◆ Jobs ◆
(a) In the passage on Northern Ireland's political parties, by how many seats did the DUP increase its share in the Assembly in the 2003 elections?
(b) Carry on the passage on Northern Ireland's political parties from its final sentence.

From within the unionist camp, the UUP’s strongest opponent is the Democratic Unionist Party (DUP) which was in fact founded “as a reaction to what its members saw as a move towards ‘liberalism and treachery’ by the official Ulster Unionist Party.”[18] Led by the Rev. Ian Paisley, the DUP stands for radical and hard-line unionist interest and ideas and opposes any cross boarder cooperation with the Republic of Ireland, attempts to reform the police and indeed the whole Good Friday Agreement, for it believes it will eventually lead to the unification of Northern Ireland with the Republic of Ireland and represents an attack on Protestants’ rights.

The DUP not only refuses to talk to Sinn Féin politicians but also to even sit together with them in the same room, which aggravates the work of the Northern Ireland Executive.

Electoral support for the DUP grew considerably in the 2003 elections. The DUP increased its share of seats in the (suspended) Assembly by ten and would now be the largest party.[19]

2. The Nationalists

The Social Democratic and Labour Party (SDLP) is the main political party in the nationalist bloc. Astonishingly, it is the only party in the conflict that has not changed its principles since it was founded in the 1970s.

(Excerpts from a spatial dataset)
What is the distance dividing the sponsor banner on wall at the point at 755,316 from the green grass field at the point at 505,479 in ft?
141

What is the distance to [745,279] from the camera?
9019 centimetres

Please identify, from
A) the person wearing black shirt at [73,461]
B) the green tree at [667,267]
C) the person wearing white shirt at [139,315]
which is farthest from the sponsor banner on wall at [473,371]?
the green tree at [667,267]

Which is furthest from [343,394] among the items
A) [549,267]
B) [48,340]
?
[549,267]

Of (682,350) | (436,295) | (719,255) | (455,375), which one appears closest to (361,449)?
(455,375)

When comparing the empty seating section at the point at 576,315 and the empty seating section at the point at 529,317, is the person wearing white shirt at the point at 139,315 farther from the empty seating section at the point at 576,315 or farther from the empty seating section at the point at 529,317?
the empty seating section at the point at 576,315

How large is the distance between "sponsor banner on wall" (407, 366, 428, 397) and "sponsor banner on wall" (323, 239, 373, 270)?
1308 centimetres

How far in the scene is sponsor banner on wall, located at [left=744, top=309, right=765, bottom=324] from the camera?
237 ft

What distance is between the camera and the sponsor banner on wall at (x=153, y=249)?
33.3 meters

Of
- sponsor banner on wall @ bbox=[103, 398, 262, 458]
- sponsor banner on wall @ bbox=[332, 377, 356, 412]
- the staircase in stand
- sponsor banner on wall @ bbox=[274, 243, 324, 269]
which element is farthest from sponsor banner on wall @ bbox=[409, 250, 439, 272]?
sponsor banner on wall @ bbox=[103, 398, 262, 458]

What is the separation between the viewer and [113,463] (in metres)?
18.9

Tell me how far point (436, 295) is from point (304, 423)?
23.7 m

◆ Answers per task ◆
(a) Ten seats.

(b)
The SDLP strongly opposes violence and promotes a democratic, constitutional but above all peaceful settlement of the conflict. Although its main objective is to achieve equal rights and status for the Catholic community in every area of life (i.e. housing, employment, etc.) the SDLP seeks to establish social justice and equal opportunities for all people of Northern Ireland. The long-term objective of the SDLP certainly is a united Ireland, but until a majority of the people in Northern Ireland decides otherwise, the SDLP wants the current constitutional status of Northern Ireland upheld, which is the reason why the SDLP is heavily criticised by radical republicans.

A major strategy of the SDLP was to wean republicans away from violence and towards a ‘battle at the ballot-box’. Therefore, the former SDLP leader John Hume initiated talks with Sinn Féin’s Gerry Adams in the mid 1980s, which are widely acknowledged as the foundation of the 1998 Agreement and reflect the SDLP’s emphasis on “’mutual respect’ in cultural diversity”[20].

Radical republicanism is represented politically by Sinn Féin[21], which is closely associated with the IRA. In the past, its policy was maximalist as it aimed to end the partition of Ireland, which it regards as unlawful, to end the British rule of Northern Ireland and the release of all political prisoners.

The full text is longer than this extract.